Trotz dieser lustigen Aussage traute sich niemand zu lachen.
„Ein Planet voller Widersprüche.“
„Wie kann man alles haben? Korruption. Armut. Gewalt. Gier. Krieg. Verrat. Das ergab keinen Sinn. Wie kann das Leben hier so unvollkommen sein, und doch gilt ihr als der fortschrittlichste Planet?“
Jib trat vor, sagte aber nichts und beobachtete ihn, während er sprach.
„Und doch …“, fuhr er fort.
„Ihr weint, wenn ihr verletzt seid. Ihr lächelt, wenn ihr geliebt werdet. Ihr schreit, wenn ihr wütend seid, und lacht, wenn ihr es nicht solltet. Ihr empfindet Mitleid … sogar für einen Mörder.“
Schließlich drehte er sich zu Jib um. „Ihr seid nicht herzlos, selbst wenn ihr es seid. Ihr seid … menschlich.“
Jib presste die Lippen zusammen und unterdrückte ein trauriges Lächeln. „Du meinst also … Daten Nummer Drei hatte recht?“
Zeno wollte das nicht zugeben, aber für seine Rolle musste er es tun.
„Ja“, antwortete er.
„Menschen sind überlegen – weil sie fühlen, selbst wenn es sie zerbricht.“
Jib lachte leise und schüttelte den Kopf. Er trat näher. „Du willst wirklich gehen, nachdem du so eine philosophische Bombe platzen lassen hast?“
„Ich habe nicht vor, irgendetwas explodieren zu lassen. Weder im übertragenen noch im wörtlichen Sinne.“
„Du Idiot“, sagte Jib und schluckte schwer. „Xeno …“
„Danke“, sagte Xeno, bevor Jib noch etwas sagen konnte.
„Ich habe meinen Aufenthalt auf der Erde genossen.
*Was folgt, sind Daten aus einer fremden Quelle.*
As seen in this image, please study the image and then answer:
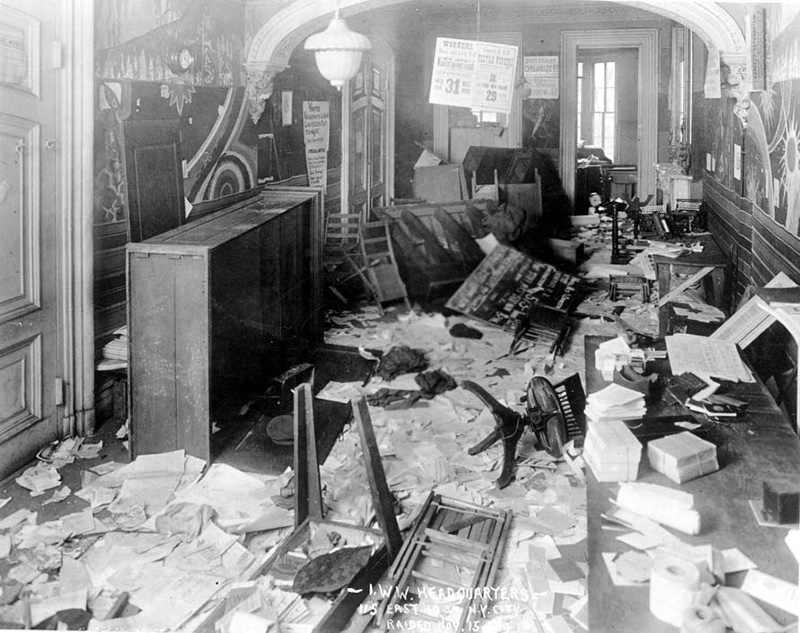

Es hat … Spaß gemacht.“
Jib grinste und blinzelte etwas weg, von dem er niemals zugeben würde, dass es eine Träne war.
„Du warst anfangs ein furchtbarer Schauspieler, weißt du das?“
„Und du bist ein leichtsinniger Mensch“, konterte Xeno.
Sie sahen sich an. Xenos Augen blinzelten sanft. Dann tat er etwas Unerwartetes, das ihm zum ersten Mal zu passieren schien.
Er lächelte.
Und in diesem Moment hätte Jib fast glauben können, dass er kein Außerirdischer war.
Nur ein Freund. Vielleicht der beste, den er jemals haben würde.
Das Publikum hielt den Atem an, als es Zeno lächeln sah. Es war, als hätten sie ihn zum ersten Mal in diesem Stück wirklich lächeln sehen. Doch selbst in diesem Moment lag eine tiefe Traurigkeit in seinem Lächeln – als wäre er noch nicht bereit zu gehen.
Es drückte genau die Gefühle aus, die auch sie empfanden.
Sie wollten nicht, dass es endete.
Es war ähnlich wie das Lächeln, das er in „Broken Chains of Justice“ gezeigt hatte, als er an seine zehnjährige Pause dachte.
In diesem Moment spürte Zeno jedoch, dass auch etwas anders war.
Im Gegensatz zu früher konnte er bei dem Gedanken an eine lange Pause nicht mehr uneingeschränkt lächeln.
Der Gedanke, gehen zu müssen, hinterließ eine anhaltende Enttäuschung.